Grundsatzurteil des Bundesverfassungsgerichts:Mehr Rechte für Psychiatrie-Patienten

Menschen dürfen nur für längere Zeit an ihr Bett gefesselt werden, wenn ein Richter das genehmigt. Viele Bundesländer müssen ihre Gesetze ändern.

Von Wolfgang Janisch, Karlsruhe

Patienten in der Psychiatrie dürfen nur aufgrund richterlicher Anordnung für längere Zeit an ihr Bett gefesselt werden - und dies nur, wenn es zu ihrem oder zum Schutz des Personals unvermeidlich ist. Mit einem Grundsatzurteil hat das Bundesverfassungsgericht am Dienstag klargestellt, dass der "Richtervorbehalt" bei sogenannten Fixierungen auch für Patienten gilt, die bereits aufgrund richterlicher Verfügung in der geschlossenen Psychiatrie untergebracht sind. Damit werden die meisten Bundesländer ihre Gesetze ändern müssen; Karlsruhe setzte eine Übergangsfrist bis Mitte nächsten Jahres.

Einen Richtervorbehalt haben bisher nur Berlin, Niedersachsen und Nordrhein-Westfalen. Bayern, neben Baden-Württemberg unmittelbar von dem Urteil betroffen, hat den Richtervorbehalt mit einer kürzlich verabschiedeten Novelle eingeführt, er tritt zum Jahresbeginn 2019 in Kraft. Justizminister Winfried Bausback (CSU) geht davon aus, dass das Bayerische Psychisch-Kranken-Hilfe-Gesetz auch sonst die Karlsruher Vorgaben erfüllt. Baden-Württembergs Sozialminister Manfred Lucha (Grüne) bezeichnete es als selbstverständlich, dass solche Maßnahmen gerichtlich geprüft werden. "Da hätten wir auch selber drauf kommen können."

Geklagt hatte ein Mann, der - stark betrunken - in München acht Stunden lang mit einer "Sieben-Punkt-Fixierung" an Armen, Beinen, Brust, Bauch und Stirn ans Bett geschnallt worden war, weil die Ärzte von Suizidgefahr ausgingen. In einem zweiten Fall aus Baden-Württemberg hatte ein Schizophrenie-Patient mit Gegenständen nach dem Personal geworfen und war daher immer wieder fixiert worden. In Baden-Württemberg gab es 2016 mehr als 2700 Fälle von Fixierungen mit über 700 Betroffenen.

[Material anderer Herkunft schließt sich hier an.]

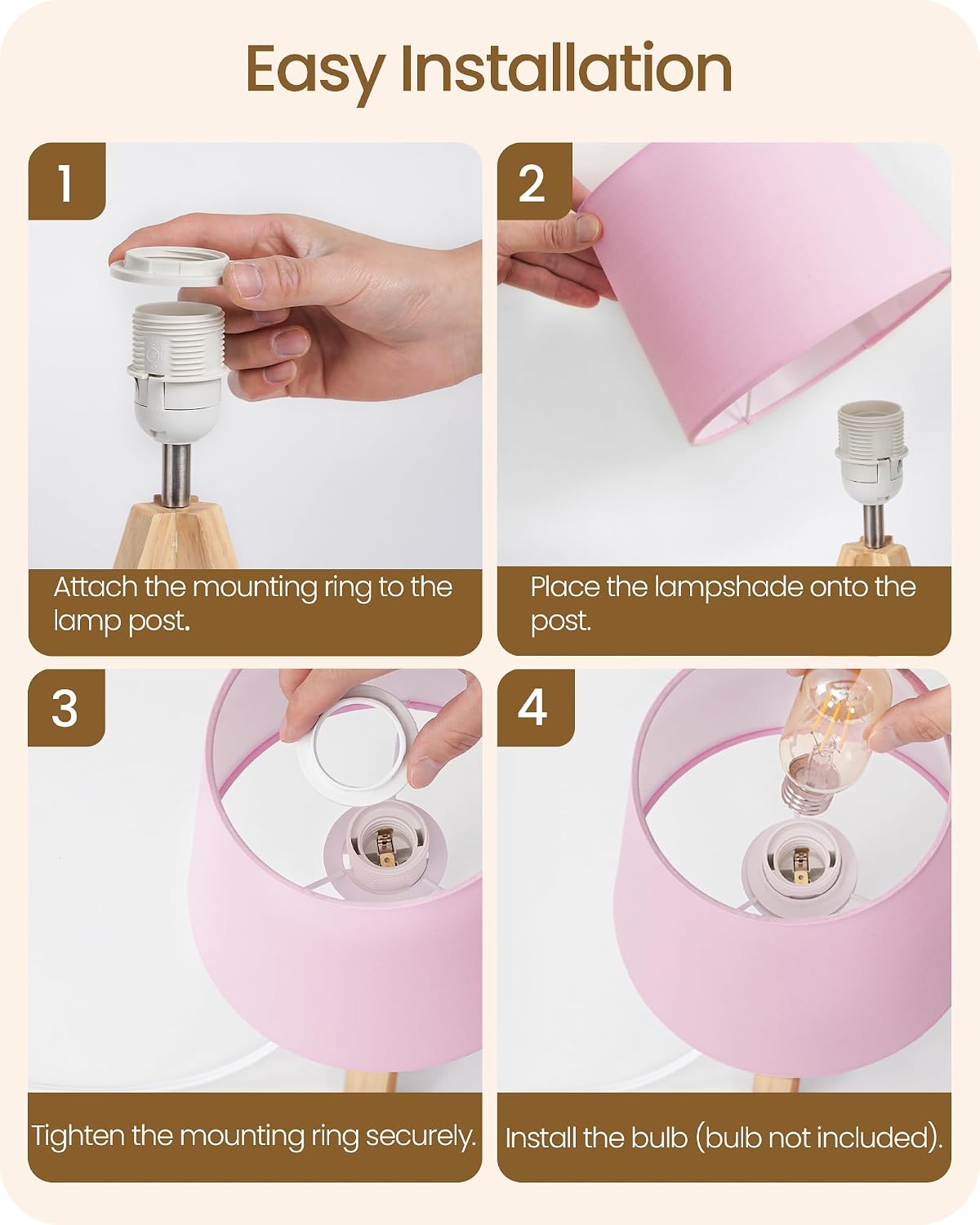 Easy Installation

1

Attach the mounting ring to the lamp post.

2

Place the lampshade onto the post.

3

Tighten the mounting ring securely.

4

Install the bulb (bulb not included).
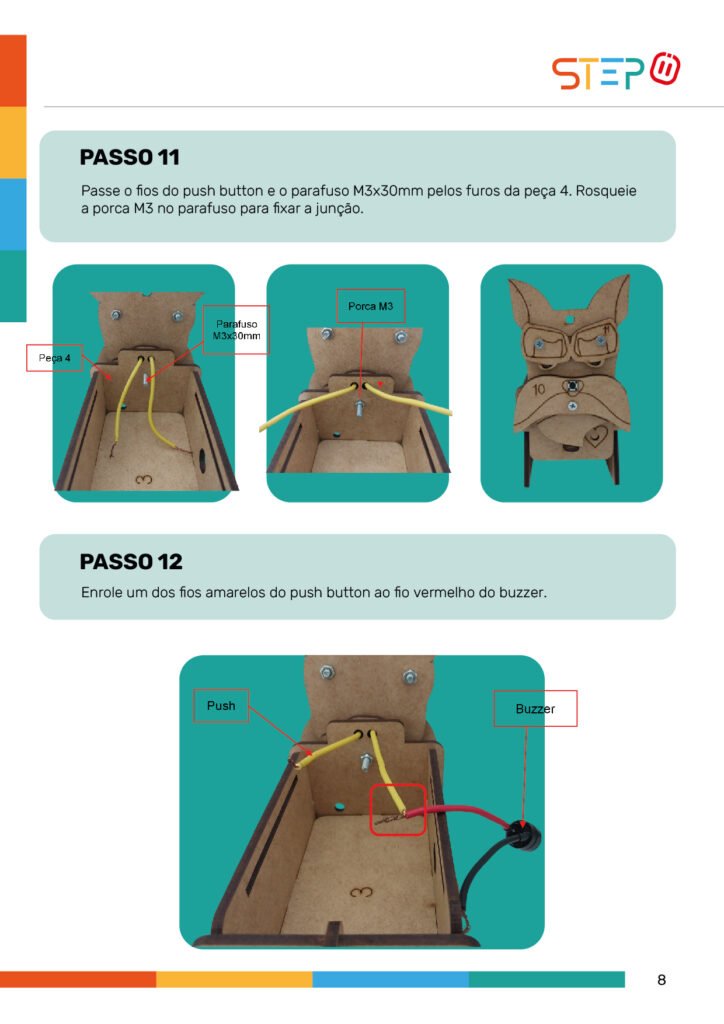 STEP

PASSO 11

Passe o fios do push button e o parafuso M3x30mm pelos furos da peça 4. Rosqueie a porca M3 no parafuso para fixar a junção.

Peça 4

Parafuso M3x30mm

3

Porca M3

10

PASSO 12

Enrole um dos fios amarelos do push button ao fio vermelho do buzzer.

Push

Buzzer

3

8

Nach dem Grundsatzurteil des Zweiten Senats unter Vorsitz von Andreas Voßkuhle dürfen lediglich kurzzeitige Fixierungen ohne richterliche Beteiligung vom Arzt angeordnet werden - und zwar, wenn sie absehbar weniger als eine halbe Stunde dauern. Doch auch in diesen Fällen sei eine Fesselung das "letzte Mittel". Die Freiheit der Person sei ein besonders hohes Rechtsgut, das nur aus wichtigen Gründen eingeschränkt werden dürfe. "Gerade psychisch Kranke empfinden eine Freiheitsbeschränkung, deren Notwendigkeit ihnen nicht nähergebracht werden kann, häufig als besonders bedrohlich", argumentiert das Gericht. Dem Urteil zufolge müssen solche Fälle dokumentiert werden, zudem ist nachträchlicher Rechtsschutz möglich.

Werden Patienten länger als eine halbe Stunde an fünf (Arme, Beine, Bauch) oder sieben Punkten fixiert, dann muss stets ein Richter eingeschaltet werden. Um dies sicherzustellen, ordnet das Urteil bis ins Detail an, dass die Justiz in den Bundesländern für einen Bereitschaftsdienst von sechs bis 21 Uhr sorgen muss; nur ein Nachtdienst bleibt den Amtsgerichten erspart. Der Richtervorbehalt "zielt auf eine vorbeugende Kontrolle der Maßnahme durch eine unabhängige und neutrale Instanz ab", schreiben die Karlsruher Richter. Sollte ein Richter nicht rechtzeitig verfügbar sein, sei seine Entscheidung "unverzüglich" nachzuholen.